--- Given entries Enclosed Below ---

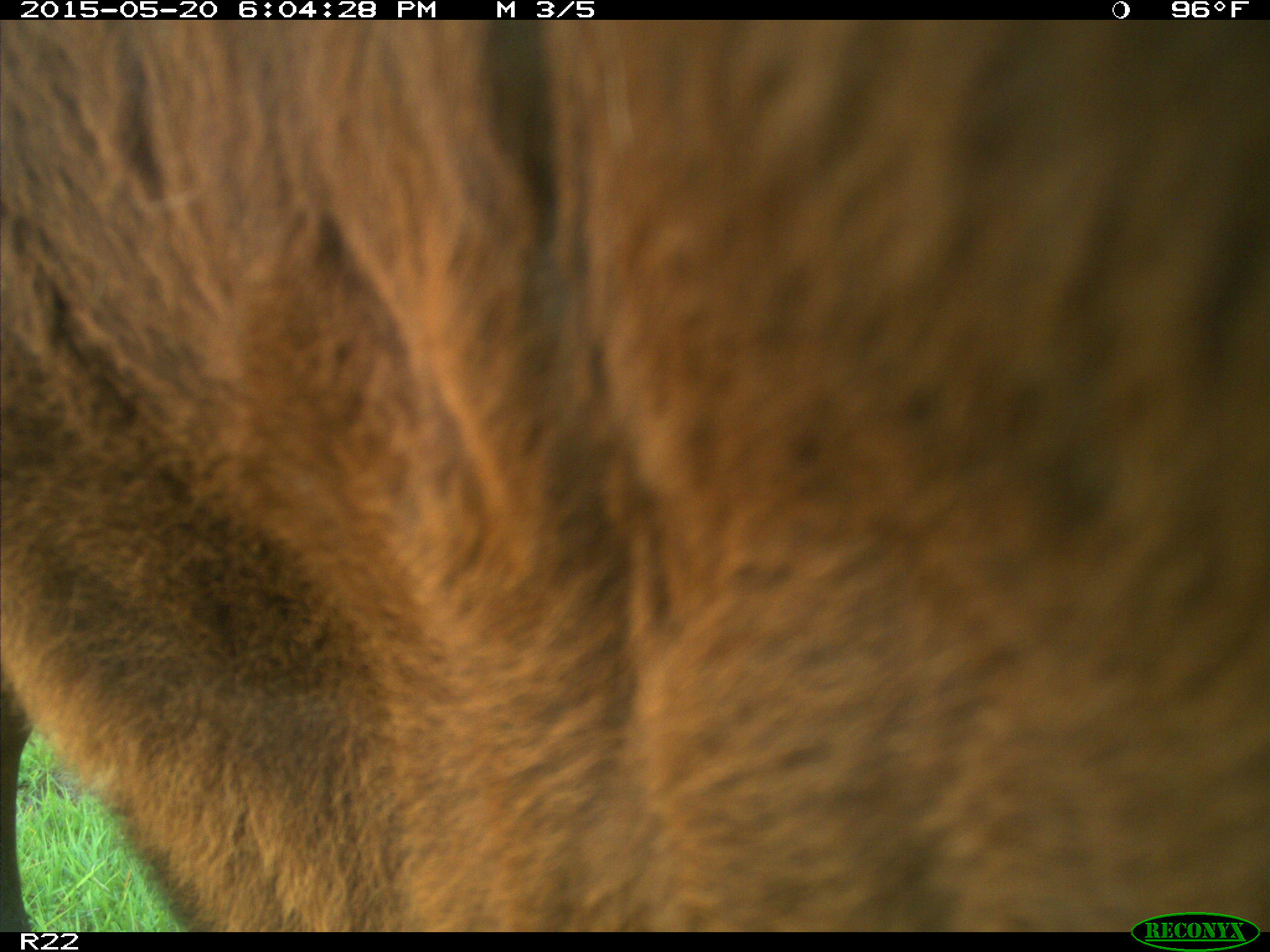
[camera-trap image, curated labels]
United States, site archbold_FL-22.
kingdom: Animalia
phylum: Chordata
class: Mammalia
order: Artiodactyla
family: Bovidae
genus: Bos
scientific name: Bos taurus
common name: domestic cow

--- End of Enclosed Given entries ---

Work instructions ::
Could you please return the entries above exactly, minus the pictures?

Answer to the problem ::
[camera-trap image, curated labels]
United States, site archbold_FL-22.
kingdom: Animalia
phylum: Chordata
class: Mammalia
order: Artiodactyla
family: Bovidae
genus: Bos
scientific name: Bos taurus
common name: domestic cow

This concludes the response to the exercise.